Ragnar sentiu o sangue ferver, não por sentir-se ameaçado com a exigência, mas pela cara de pau do figurão.
— Obrigado — respondeu sem a menor intenção de pagar.
— Você aprende rápido e não é de ficar reclamando. Você se dará muito bem na Pata Negra. — O líder voltou-se para Havoc. — Tenente, quero que você o acompanhe em sua primeira missão conosco.
Ela assentiu, e Zed prosseguiu:
— Nossa mina de ferro foi tomada por goblins. Precisamos que ela volte a operar o mais rápido possível. Acredito que vocês dois darão conta do serviço. Se cumprirem a missão, prometo que deduzirei mil rubros da dívida.
Eles aceitaram a demanda. Zed esboçou um sorriso e retornou à Sala do Trono, quando seus passos mal podiam ser ouvidos de dentro da Sala do Tesouro, Havoc se falou:
— Vamos indo?
— Para onde?
— Para a mina.
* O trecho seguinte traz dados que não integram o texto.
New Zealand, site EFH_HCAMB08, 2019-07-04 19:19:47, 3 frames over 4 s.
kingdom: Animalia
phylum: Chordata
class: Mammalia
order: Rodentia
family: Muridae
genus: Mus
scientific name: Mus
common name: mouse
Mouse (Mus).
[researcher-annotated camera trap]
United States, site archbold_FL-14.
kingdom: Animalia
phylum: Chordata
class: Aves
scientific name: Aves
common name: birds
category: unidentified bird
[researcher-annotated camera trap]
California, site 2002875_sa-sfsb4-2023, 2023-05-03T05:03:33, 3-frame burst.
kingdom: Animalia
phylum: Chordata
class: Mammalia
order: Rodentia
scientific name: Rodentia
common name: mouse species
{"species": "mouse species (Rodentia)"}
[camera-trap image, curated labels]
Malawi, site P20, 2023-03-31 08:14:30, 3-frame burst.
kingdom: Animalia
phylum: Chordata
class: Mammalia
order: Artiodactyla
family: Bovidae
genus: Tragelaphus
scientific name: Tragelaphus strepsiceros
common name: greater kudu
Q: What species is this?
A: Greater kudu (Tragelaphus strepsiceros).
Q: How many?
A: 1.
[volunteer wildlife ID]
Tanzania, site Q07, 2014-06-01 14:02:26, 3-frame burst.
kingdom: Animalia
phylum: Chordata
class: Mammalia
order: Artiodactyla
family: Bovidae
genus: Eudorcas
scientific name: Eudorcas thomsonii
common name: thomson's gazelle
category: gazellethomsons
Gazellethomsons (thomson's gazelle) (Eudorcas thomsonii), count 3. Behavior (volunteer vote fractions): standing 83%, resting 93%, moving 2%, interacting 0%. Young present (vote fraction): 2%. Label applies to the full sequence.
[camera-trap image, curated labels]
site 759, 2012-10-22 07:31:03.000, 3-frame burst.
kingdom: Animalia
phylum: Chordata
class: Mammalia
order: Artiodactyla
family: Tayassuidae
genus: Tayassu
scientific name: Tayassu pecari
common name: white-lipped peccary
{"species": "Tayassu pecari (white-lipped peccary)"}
Eu gostaria de terminar a missão o mais cedo possível.
— Mas já? — disse Ragnar, impressionado com a dedicação dela com a guilda.
— É claro. Ou vai dizer que você tem algum compromisso? A gente pode ir mais tarde se esse for o caso.
— Eu gostaria de ficar um pouco mais, quero me familiarizar com o pessoal daqui.
Havoc sorriu e acenou com a cabeça. Ragnar então virou-se para inspecionar os itens guardados na Sala dos Tesouros. A única coisa que lhe chamou a atenção foram os caixotes abarrotados de rochas. Ele retirou uma rocha e a analisou de perto, era ferro.
Assim como no mundo real, o ferro era um recurso abundante, porém muito utilizado, então sempre havia demanda por ele.
Por curiosidade, segurou uma pepita na mão e, depois, a guardou no inventário, esperando ver a mensagem berrando que sua patente era baixa demais para retirar itens, mas nada aconteceu.
Se esforçando para disfarçar sua euforia, ele abriu o painel da guilda e verificou as restrições de cada patente. Como era de se esperar, os recrutas não podiam retirar itens, porém, havia uma categoria cadastrada como exceção: os minérios.
Eles definitivamente fizeram besteira, Ragnar pensou.